Synthesis of hybrid layered double hydroxides (HLDH) and application as adsorbent for removal of direct sky-blue dye

Abstract

Hybrid Layered Double Hydroxides (HLDH) are promising adsorption materials for water treatment due to their excellent anion exchange capacities, abundance of active sites, and eco-friendliness. HLDH was synthesized utilizing the co-precipitation technique in this work to demonstrate its applicability for the removal of direct sky-blue dye via an adsorption procedure. The effects of pH, dose, contact time, initial dye concentration, and temperature on the direct sky-blue dye adsorption efficiency were thoroughly investigated.

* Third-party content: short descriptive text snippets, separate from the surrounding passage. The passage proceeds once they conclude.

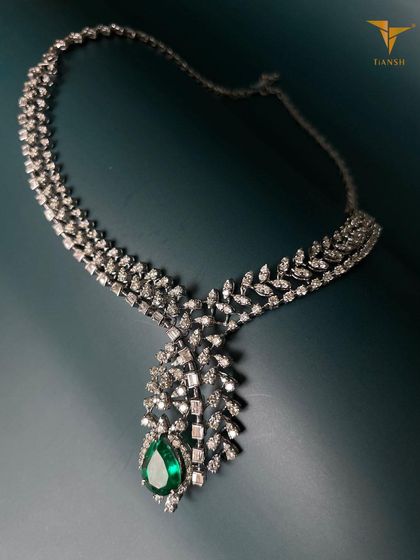 This diamond and emerald necklace shines just as bright as the festive lights. The cascading design is a beautiful reflection of tradition and elegance.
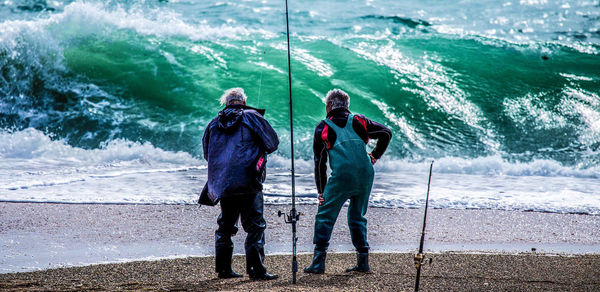 Rear view of men standing at beach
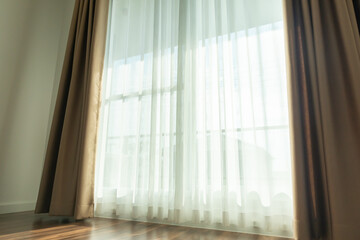 Naklejka na ściany i meble Curtain window interior decoration in living room on sunny day with sunlight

The adsorbents were analyzed using scanning electron microscopy (SEM), Fourier-transform infrared spectroscopy (FTIR), X-ray powder diffraction (XRD), energy dispersive X-ray (EDX), and Brunauer–Emmett–Teller (BET). Under the best conditions, the maximum adsorption capacity has been achieved for Mg–Cr–Cl (42.95 mg/g) > Zn–Al–CO3 (39.76 mg/g) > Mg–Fe–Cl (38.08 mg/g). The adsorption of dyes on Mg–Cr–Cl, Zn–Al–CO3, and Mg–Fe–Cl followed a pseudo-second-order kinetic model and exhibited Langmuir-type monolayer adsorption. The influence of temperature was studied to determine the thermodynamic parameters. The estimated results showed spontaneous and exothermic adsorption processes. Electrolyte enhances the adsorption capacity to some extent, while surfactants block the sites, thus reducing the adsorption capacity. The maximum desorption of dye was influenced by the sodium hydroxide solution. The research described here might be utilized to create novel adsorbents with improved adsorption capacities for preserving the aquatic environment.